Better Way to Web Pay Writers Say
The studios are calling the stance an attack on the entire business and further demanding that the industry revisit how it allots residuals - the money paid for reruns and reuse of same movies and TV shows. They only want to start paying after a show breaks even.
Let's take this argument apart a bit. Here's something from the story:
Chief studio negotiator J. Nicholas Counter, president of the Alliance of Motion Picture and Television Producers, called the demands an "assault on the entire industry."So, is the negotiator tacitly admitting that a percentage is fair and only disagreeing with the amount? Or is he pulling what newspaper and magazine publishers still claim to writers: that there's no revenue to be had from the Internet? If that's the case, then obviously there should be no problem in offering a percentage of the nothing they get. If there is revenue, it's unreasonable for the the studios to divert everything into their own pockets.
"We are committed to making a deal — one that is fair to both sides … one that is realistic, reasonable and respects our contributions and our business needs as well as theirs," he said.

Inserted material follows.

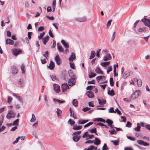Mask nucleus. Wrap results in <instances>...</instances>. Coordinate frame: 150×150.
Listing matches in <instances>:
<instances>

As far as residuals, when does "break even" happen? Anyone who has watched chronicles of the business dealings in Hollywood knows that the answer is often never, after the accountants are through with such things as deducing the money that the studio would have made had it invested in something else instead. After all, not not only are there expenses from money the studios spent, but from what they didn't spend. And are these people suggesting that they get free air time, free engineering, free ... everything, until they decide that they've broken even? Tell you what, as we're only writers, let's make it simple to understand and leave the high finance out. If the studio heads want writers to forgo their share of these new revenue streams, that's fine - so long as the studio heads have their entire compensation cut equivalently. I'm sure that will work; I hear that climate change is going to bring a freak snowstorm to the ninth circle of hell.